Its all good. I like where I ended up. Had I gotten the gig, I would have stayed a sideman forever, and I have learned much more by transitioning out of that role.
Those days in Syracuse were the best days of my life. Working for the Citizen, I was able to cover so many bands at the Lost, remembering everything from when Tommy Conwell (of Young Rumblers fame) jumped off a table and onto my FOOT, (he said he was sorry) to that night YOU played with the Black Crowes (yes, I was there). One of my greatest recollections was the Neville Brothers, I thought I was in heaven standing on a chair (too short and chair wouldnt move because it was stuck to the floor, lol). The Lost holds so many memories for all of us who cherished live music. You were the LUCKIEST to have so many opportunities....to learn, to grow and to LIVE.
Thank you for your friendship. I am sorry that I was not able to make it to the show in Auburn. I will be sending you the original tape of the Black Crowes concert for your archives. Hope you play another show soon, hopefully in Syracuse (with no Sat. night parades that block access for some of us) Merry Christmas and Happy New Year and keep on rockin"
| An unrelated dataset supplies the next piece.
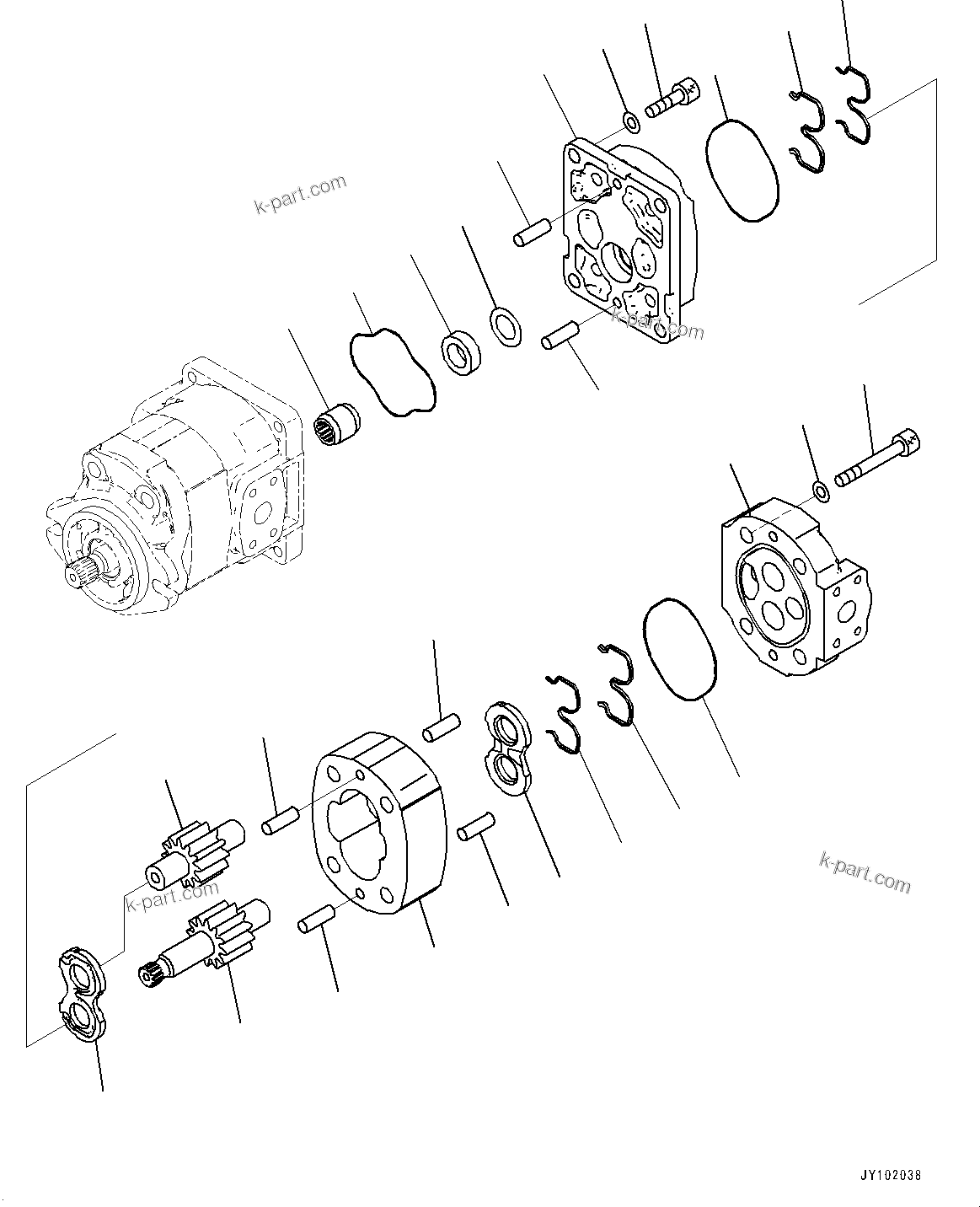 k-part.com

k-part.com

k-part.com

k-part.com

JY102038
Your pain is the breaking of the shell that enclosed your understanding. – Kahlil Gibran
Hey Georgie, I took photo of you and Scott I think. Your bachelor party upstairs on Teall Ave. Love Scotts animal crackers necklace. I remember the Black Crows gig and one of your many brushes with stardom. Dave Peck
A soul which never forgets, by imprint, during its human pass through time and space, that 'young presence' is a state of mind/heart/soul/body to be at the core of existence here, no matter how bizarre, confusing, misleading, terrifying, dizzyingly rapturous, or painfully deadening the roller coaster ride is, IS the one that always grabs the golden ring. Rock on Georgie, keep us in touch with that universal beat. Thank you.